Tutorial: Getting started#
Welcome to you first tutorial for Data Science for Psychology and Neuroscience! This tutorial will get help you get set up using R and Jupyter notebooks. All coding for this class will be done in R, and you will submit all homeworks as Jupyter notebooks.
Goals:#
Learn how to set up and begin to use R and RStudio
Learn how to set up and use Jupyter notebooks
Installing R and RStudio#
R is an excellent tool for statistical computing, and it’s free! To download the latest version of R (currently, 4.2.2) on your computer, go to http://lib.stat.cmu.edu/R/CRAN/ and get the correct one for your operating system (Mac, Windows, etc). If you run into problems, you can check out this tutorial and this FAQ page. If that doesn’t help, you can email one of the instructors. R is great on its own, but RStudio is software that will make it a little nicer to view your code, see documentation about functions, and look at plots. Go here to download RStudio. The tutorial linked above also has instructions for installing RStudio, if you need them.
Trying it out#
Once you’ve got both of these set up, test it out!
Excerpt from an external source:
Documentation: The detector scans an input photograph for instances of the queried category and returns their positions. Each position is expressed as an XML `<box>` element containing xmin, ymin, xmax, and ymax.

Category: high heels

Open RStudio and type the following:
?hist
A window to the right will tell you about the function that plots histograms.
Now make a new vector, some thing like this:
x <- c(9,9,9,9,3,2,1,5,6,6,6,3,2,5)
Then make a histogram of it:
hist(x)
A window to the right will display your histogram.
To learn more about things you can do with RStudio, you can check out this video.
Jupyter [Julia, Python, and R] Notebooks#
Why use Jupyter notebooks?#
They are an effective form of scientific communication for a variety of audiences
You can weave together computational and narrative aspects of your project, adjusting the relative proportions of each for your audience.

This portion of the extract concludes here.